Carl Bryan, 21, was Tasered by Officer Brian McPherson of the Coronado Police Department in San Diego County after being stopped for not wearing his seatbelt. Bryan, who said he had a long day of driving and had already been pulled over once for speeding, began hitting his steering wheel and himself, and yelling at himself.

McPherson ordered Bryan to get out of his car.

The parties agreed that Bryan was "agitated, standing outside his car, yelling gibberish and hitting his thighs, clad only in his boxer shorts and tennis shoes," the ruling says.

McPherson, who was standing 15 to 25 feet away, claimed that Bryan took "one step" toward him, though evidence indicated that Bryan had his back to the officer.

Without any warning, McPherson shot Bryan with his Taser. Bryan fell face-first onto the ground, fractured four of his front teeth and had to be driven to a hospital to have the Taser probes removed with a scalpel.

He sued McPherson, claiming the officer used excessive force in violation of his Fourth Amendment rights.

The district court rejected McPherson's assertion of qualified immunity, and the 9th Circuit affirmed on first appeal, ruling that Bryan was not a threat to McPherson, and that the officer's use of a Taser was unconstitutional.

"The circumstances here show that Officer McPherson was confronted by, at most, a disturbed and upset young man, not an immediately threatening one," Judge Wardlaw wrote in the panel's first ruling.
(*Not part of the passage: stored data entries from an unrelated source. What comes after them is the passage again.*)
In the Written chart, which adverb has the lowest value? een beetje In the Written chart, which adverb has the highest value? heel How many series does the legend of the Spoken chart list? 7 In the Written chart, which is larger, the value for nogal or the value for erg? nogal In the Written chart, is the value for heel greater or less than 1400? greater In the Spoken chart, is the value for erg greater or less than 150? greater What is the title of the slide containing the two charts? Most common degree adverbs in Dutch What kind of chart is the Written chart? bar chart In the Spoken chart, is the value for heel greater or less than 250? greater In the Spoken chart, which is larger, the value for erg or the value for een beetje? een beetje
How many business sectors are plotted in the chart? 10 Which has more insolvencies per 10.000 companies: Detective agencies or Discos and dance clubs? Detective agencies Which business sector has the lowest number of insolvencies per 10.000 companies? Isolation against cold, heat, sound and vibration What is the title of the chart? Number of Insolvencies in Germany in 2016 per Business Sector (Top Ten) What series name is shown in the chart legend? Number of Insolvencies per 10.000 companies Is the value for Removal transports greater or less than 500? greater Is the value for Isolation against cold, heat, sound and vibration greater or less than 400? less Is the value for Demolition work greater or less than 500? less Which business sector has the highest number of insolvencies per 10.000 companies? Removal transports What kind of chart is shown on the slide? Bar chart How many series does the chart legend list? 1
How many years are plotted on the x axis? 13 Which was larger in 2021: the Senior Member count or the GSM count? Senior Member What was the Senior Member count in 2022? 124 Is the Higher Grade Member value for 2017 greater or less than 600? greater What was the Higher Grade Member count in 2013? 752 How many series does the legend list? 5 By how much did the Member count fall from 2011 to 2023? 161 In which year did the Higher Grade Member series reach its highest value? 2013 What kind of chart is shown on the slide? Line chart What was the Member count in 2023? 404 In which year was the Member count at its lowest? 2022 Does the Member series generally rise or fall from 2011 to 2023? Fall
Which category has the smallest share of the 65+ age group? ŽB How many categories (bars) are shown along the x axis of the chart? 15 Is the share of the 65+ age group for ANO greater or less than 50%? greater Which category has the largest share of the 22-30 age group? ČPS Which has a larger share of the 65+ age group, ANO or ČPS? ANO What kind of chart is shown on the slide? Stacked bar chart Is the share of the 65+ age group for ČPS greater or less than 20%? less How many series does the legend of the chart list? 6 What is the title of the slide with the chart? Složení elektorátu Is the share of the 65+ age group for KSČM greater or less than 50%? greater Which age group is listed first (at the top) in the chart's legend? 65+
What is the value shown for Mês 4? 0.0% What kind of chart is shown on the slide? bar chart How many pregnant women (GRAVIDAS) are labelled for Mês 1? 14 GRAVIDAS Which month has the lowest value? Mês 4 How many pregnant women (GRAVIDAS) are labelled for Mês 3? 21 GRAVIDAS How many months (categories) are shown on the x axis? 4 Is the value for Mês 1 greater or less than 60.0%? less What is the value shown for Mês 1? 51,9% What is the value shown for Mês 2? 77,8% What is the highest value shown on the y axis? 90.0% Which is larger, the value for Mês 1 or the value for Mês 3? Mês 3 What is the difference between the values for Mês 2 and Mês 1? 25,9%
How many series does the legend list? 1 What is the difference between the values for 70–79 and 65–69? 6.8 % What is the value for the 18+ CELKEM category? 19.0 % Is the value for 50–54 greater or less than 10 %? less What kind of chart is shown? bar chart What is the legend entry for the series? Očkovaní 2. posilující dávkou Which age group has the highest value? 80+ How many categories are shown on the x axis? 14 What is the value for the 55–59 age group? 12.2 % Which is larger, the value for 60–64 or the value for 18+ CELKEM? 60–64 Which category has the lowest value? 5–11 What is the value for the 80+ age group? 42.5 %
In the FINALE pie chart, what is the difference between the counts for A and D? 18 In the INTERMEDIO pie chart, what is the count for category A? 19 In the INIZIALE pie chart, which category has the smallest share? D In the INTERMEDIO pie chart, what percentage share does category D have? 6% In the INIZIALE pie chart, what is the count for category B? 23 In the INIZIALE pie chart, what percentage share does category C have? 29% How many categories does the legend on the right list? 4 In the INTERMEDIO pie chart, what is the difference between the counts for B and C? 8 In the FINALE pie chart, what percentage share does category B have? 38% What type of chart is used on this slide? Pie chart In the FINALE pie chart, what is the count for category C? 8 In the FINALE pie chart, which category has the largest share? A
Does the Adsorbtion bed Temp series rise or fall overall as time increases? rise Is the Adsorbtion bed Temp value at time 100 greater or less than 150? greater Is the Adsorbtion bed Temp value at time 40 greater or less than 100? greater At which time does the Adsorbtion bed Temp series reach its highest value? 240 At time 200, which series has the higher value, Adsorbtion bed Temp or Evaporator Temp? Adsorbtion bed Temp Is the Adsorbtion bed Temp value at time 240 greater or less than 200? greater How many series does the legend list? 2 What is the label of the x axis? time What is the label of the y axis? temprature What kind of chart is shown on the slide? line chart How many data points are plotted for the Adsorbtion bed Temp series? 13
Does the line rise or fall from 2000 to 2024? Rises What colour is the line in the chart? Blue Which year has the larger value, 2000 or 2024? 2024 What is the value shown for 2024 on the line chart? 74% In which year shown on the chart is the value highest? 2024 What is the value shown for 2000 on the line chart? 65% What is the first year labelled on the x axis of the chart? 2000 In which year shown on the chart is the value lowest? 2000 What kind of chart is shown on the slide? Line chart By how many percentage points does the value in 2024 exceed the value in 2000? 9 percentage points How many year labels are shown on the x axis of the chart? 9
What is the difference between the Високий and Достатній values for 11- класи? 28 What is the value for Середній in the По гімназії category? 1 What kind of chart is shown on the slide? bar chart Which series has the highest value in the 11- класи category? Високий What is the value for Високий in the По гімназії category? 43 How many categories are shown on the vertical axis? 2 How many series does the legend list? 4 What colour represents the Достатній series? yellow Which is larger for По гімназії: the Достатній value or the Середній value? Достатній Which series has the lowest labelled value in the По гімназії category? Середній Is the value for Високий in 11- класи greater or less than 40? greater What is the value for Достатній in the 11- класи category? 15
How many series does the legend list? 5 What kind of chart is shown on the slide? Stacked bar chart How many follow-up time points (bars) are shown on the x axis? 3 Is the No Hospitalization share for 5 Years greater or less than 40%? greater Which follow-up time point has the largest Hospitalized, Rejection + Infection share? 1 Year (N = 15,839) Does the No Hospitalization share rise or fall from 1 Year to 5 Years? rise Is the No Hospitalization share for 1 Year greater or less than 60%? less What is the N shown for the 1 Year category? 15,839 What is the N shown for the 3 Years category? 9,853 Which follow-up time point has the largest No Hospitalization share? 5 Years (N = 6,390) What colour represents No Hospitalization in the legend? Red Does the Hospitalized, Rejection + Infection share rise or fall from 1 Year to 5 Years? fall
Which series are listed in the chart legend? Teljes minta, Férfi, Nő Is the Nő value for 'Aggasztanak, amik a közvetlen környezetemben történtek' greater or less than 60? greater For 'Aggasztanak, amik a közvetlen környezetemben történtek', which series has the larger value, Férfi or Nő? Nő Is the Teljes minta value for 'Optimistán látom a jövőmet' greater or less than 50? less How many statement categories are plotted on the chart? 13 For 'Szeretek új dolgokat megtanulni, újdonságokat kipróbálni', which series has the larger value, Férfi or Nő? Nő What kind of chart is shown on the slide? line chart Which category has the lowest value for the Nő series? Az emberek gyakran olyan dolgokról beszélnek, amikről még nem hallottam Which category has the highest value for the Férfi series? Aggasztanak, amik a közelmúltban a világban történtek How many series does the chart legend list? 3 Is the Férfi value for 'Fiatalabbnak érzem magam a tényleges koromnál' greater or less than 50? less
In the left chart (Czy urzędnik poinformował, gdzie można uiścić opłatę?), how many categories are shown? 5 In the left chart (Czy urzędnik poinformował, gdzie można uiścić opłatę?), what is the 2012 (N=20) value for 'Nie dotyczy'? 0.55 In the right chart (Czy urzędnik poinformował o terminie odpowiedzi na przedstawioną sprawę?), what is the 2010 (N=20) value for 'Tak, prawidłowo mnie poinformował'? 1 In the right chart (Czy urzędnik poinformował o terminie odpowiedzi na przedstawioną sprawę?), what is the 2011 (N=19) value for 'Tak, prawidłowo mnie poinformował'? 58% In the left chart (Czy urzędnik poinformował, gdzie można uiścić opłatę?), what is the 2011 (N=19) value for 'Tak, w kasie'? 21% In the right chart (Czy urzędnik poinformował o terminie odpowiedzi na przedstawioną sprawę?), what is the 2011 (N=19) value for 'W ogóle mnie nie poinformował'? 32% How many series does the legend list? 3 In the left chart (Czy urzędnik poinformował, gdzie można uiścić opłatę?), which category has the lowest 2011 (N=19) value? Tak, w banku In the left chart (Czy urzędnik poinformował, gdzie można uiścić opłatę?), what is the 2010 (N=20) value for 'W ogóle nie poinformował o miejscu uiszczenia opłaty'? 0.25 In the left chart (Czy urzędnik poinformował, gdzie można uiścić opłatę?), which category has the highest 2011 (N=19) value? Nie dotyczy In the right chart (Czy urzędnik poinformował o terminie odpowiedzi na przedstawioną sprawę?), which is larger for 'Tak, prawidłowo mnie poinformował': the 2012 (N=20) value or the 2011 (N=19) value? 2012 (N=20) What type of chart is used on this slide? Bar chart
On a second appeal, the same three-judge panel changed its tune, ruling that "a reasonable officer confronting the circumstances faced by Officer MacPherson ... could have made a reasonable mistake of law in believing the use of the Taser was reasonable."

A Taser uses compressed nitrogen to shoot a pair of probes tipped with stainless steel barbs toward a target at a rate of 160 feet-per-second. It delivers a 1,200-volt, low-ampere charge into the muscles that overrides the central nervous system, causing temporary paralysis.